───── Task material
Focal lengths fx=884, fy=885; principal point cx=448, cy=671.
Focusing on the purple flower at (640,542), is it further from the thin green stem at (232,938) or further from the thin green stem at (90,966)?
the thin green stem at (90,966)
──────────
───── Task material
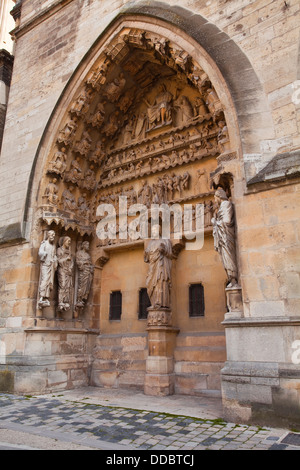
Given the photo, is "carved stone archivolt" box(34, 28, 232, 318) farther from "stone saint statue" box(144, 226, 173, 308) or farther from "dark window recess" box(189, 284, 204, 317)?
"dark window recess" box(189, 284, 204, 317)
──────────
───── Task material
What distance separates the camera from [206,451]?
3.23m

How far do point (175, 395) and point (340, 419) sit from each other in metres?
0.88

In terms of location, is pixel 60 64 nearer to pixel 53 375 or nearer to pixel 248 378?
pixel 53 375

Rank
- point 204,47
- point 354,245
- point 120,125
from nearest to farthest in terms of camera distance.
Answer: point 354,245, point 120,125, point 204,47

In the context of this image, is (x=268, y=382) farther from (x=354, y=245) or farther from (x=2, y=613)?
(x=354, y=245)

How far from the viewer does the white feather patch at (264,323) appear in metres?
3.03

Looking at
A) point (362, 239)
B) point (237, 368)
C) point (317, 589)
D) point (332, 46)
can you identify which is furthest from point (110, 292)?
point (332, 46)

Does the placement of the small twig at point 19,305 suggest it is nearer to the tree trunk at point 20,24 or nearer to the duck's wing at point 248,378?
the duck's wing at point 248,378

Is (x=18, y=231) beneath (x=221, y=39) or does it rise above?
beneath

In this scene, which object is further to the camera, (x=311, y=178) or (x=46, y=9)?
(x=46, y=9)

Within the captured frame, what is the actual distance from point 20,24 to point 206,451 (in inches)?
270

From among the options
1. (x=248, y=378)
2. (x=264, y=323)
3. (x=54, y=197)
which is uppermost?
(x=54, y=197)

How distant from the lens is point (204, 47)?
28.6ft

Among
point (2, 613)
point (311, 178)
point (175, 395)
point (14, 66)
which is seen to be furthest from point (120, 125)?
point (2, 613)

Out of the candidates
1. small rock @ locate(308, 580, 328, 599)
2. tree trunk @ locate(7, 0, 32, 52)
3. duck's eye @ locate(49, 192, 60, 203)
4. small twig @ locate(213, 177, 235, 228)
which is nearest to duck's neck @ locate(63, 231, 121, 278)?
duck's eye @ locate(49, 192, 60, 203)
──────────
■ Your objective: Select every line of the records that contains the string "which", and copy each one. Case counts.

■ Finished task:
can you identify which is furthest from point (110, 292)?
In this scene, which object is further to the camera, (x=311, y=178) or (x=46, y=9)?
which is uppermost?
which is seen to be furthest from point (120, 125)?
which is nearest to duck's neck @ locate(63, 231, 121, 278)?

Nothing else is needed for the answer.